WASHINGTON (Reuters) – Vice President Mike Pence was set to make an economic pitch to re-elect President Donald Trump at the Republican National Convention on Wednesday while his boss waded into the latest flare-up of unrest over the police shooting of a Black man.
The convention’s first two nights featured grim claims about how the United States would suffer if Trump loses in November to Democrat Joe Biden, who is leading in national opinion polls. On Wednesday Trump weighed in on protests in Kenosha, Wisconsin, where three people were shot, two fatally, on the third night of unrest there. A 17-year-old was arrested on homicide charges.
Trump posted on Twitter that he was sending federal law enforcement and the National Guard, with the agreement of Wisconsin Governor Tony Evers. “We will NOT stand for looting, arson, violence, and lawlessness on American streets,” Trump wrote.
Officials said the suspect appeared to be linked to a vigilante militia-style group who had asked the local sheriff to deputize them as protest responders, which he refused.

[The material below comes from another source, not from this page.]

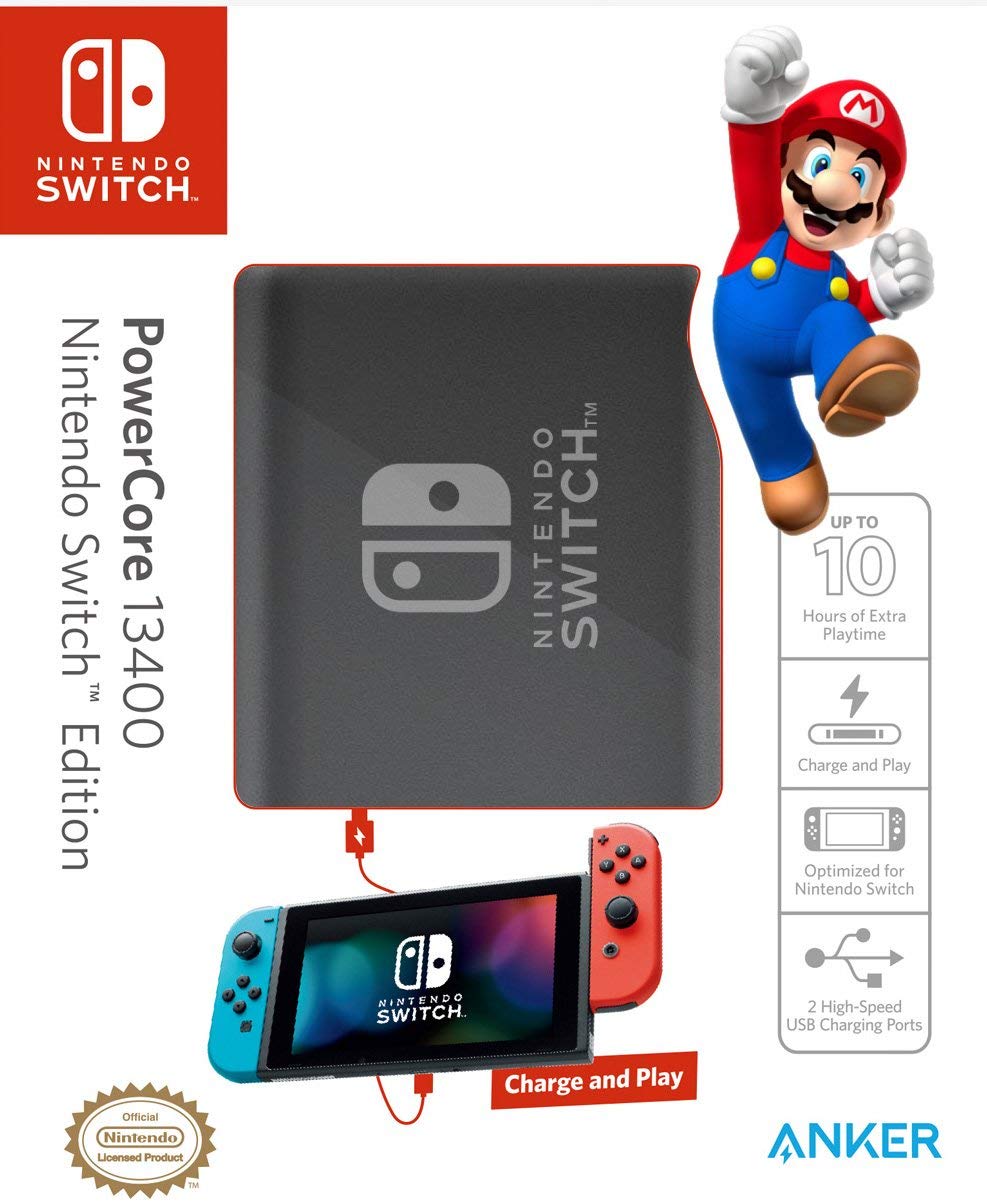 Nintendo Switch 任天堂官方首款外置充電器正式發售- 巴哈姆特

Biden said he spoke with the family of the Black man, Jacob Blake, 29, who was badly wounded when police shot him four times in the back at close range. The former vice president called for justice for the Blake family and for an end to violence.

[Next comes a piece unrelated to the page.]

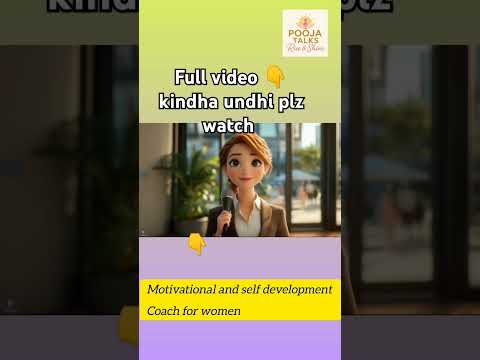 #day12|how to overcom negative thoughts|powerfultipsfor  womenTelugu|#trendingsongs|#digitalmahila
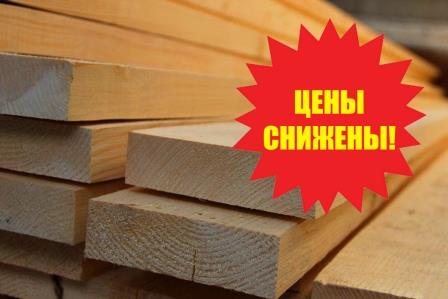 ЦЕНЫ СНИЖЕНЫ!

“Protesting brutality is a right and absolutely necessary, but burning down communities is not protest. It’s needless violence,” Biden said in a video posted to his campaign’s social media accounts. “The wisest words that I’ve heard spoken so far have come from Julia Jackson, Jacob’s mother. She looked at the damage done in her community and she said ‘this doesn’t reflect my son or my family.’”

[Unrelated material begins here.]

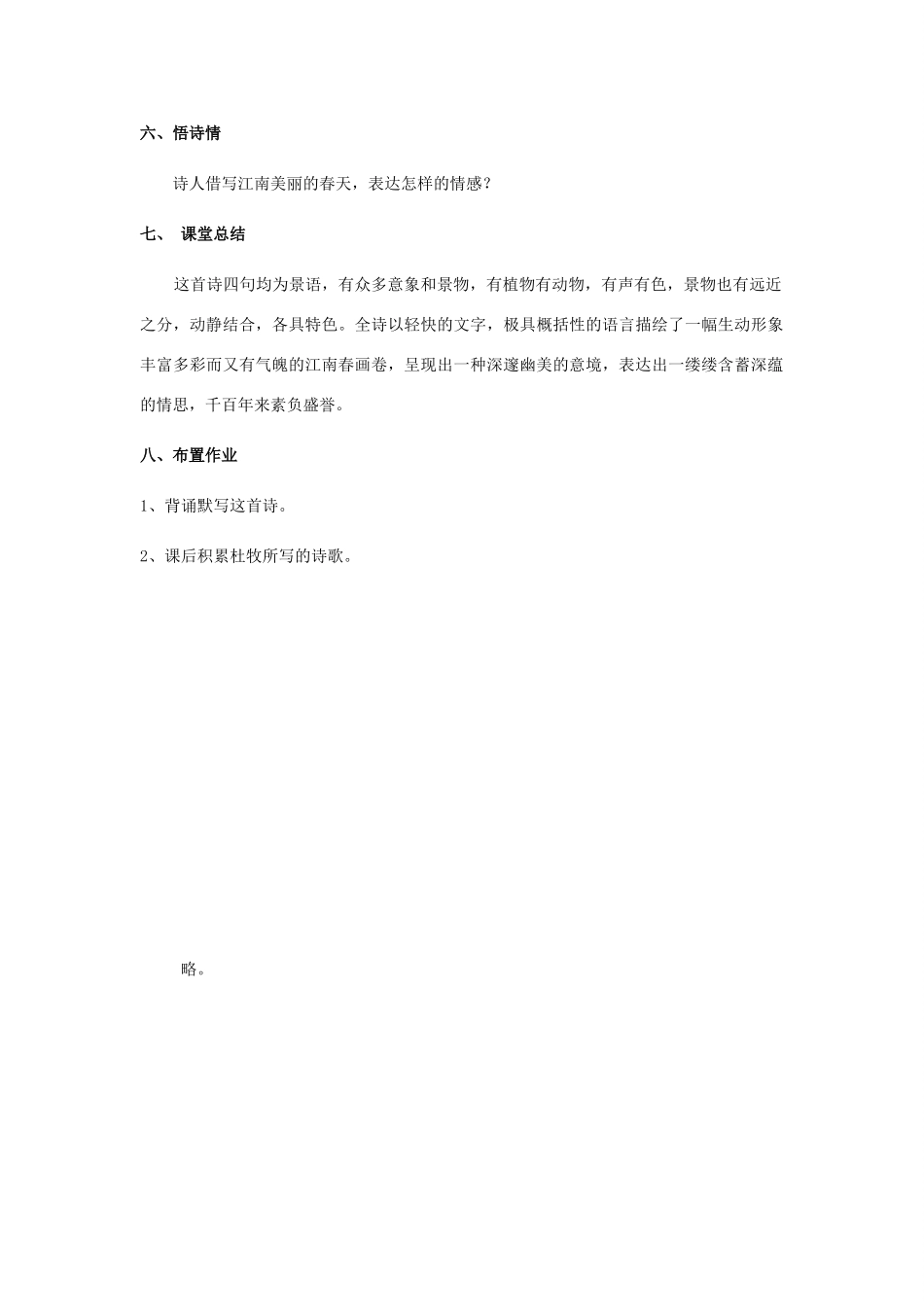 七年级语文下册 2 比较研究《江南春绝句》教案 北师大版-北师大版初中七年级下册语文教案_第3页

Pence, who will be renominated as Trump’s running mate after on-and-off speculation he would be dropped from the ticket, is expected to highlight the administration’s record as well as goals for a second term.
The former Indiana governor and congressman, a conservative Christian, served as a key connector between Trump and evangelical voters, a powerful and influential part of the Republican political base.
But he has also become, along with Trump, the face of the White House response to the coronavirus pandemic, which has killed more than 177,000 people in the United States and put tens of millions of Americans out of work. Pence leads the White House coronavirus task force.
Democratic House of Representatives Speaker Nancy Pelosi said Pence had “pulled his punch” in confronting the virus and became “a figure in the background” after being appointed to lead the task force.
“They were slow in anticipation and, not only that, reacting to what was happening out there in terms of the spread of the virus,” Pelosi said in a video news briefing on Wednesday.
A White House official said Pence would offer an optimistic vision for the country while also providing a contrast with Biden and his running mate, Senator Kamala Harris. At their own party convention last week, Biden and Harris warned Americans against giving Trump another four years in the White House.
Despite the promise of an upbeat message, the Republican gathering’s first two days were peppered with ominous predictions of a wave of radical socialism and chaos if Democrats won the White House.
Republicans are hoping Trump will get a boost in the polls from a convention that is highlighting his re-election themes, including a tough “law and order” message.
A Reuters/Ipsos poll taken Aug. 19-25 showed Biden had not seen a bounce in popular support from his party’s convention last week, but maintains a 7-percentage-point lead over Trump nationally.
HATCH ACT CONCERNS
Secretary of State Mike Pompeo praised Trump’s foreign policy record in a video address from Jerusalem, drawing criticism from Democrats and former officials for breaking with protocol by using his appointed office for partisan purposes.
The Democratic chairman of the House Foreign Affairs Committee’s oversight subcommittee announced an investigation into whether Pompeo’s appearance breached regulations or the 1939 Hatch Act, which limits political activities by federal employees.
White House Chief of Staff Mark Meadows told Politico in a video interview on Wednesday that Pompeo was speaking in a personal capacity and used no federal assets in delivering the speech.
Tuesday night’s convention program also included a citizenship naturalization ceremony at the White House, overseen by the acting secretary of homeland security, and a presidential pardon, raising concerns the apparatus of the federal government was being harnessed for Trump’s re-election campaign.
A White House official said the naturalization ceremony and pardon were official White House events. The footage was posted on a public website ahead of the convention broadcast and the campaign was free to use that content, the official said.
Pence plans to speak from Baltimore’s Fort McHenry, the inspiration for the U.S. national anthem “The Star-Spangled Banner,” a national monument under federal control.
The Maryland site allows space for an outdoor live audience. Both parties’ conventions have been dramatically scaled back, taking place mostly virtually and without large live audiences to prevent the spread of the coronavirus.
Other speakers scheduled on Wednesday include second lady Karen Pence, Senators Marsha Blackburn of Tennessee and Joni Ernst of Iowa, South Dakota Governor Kristi Noem, and Kellyanne Conway, who announced earlier this week that she would be stepping down as a White House adviser.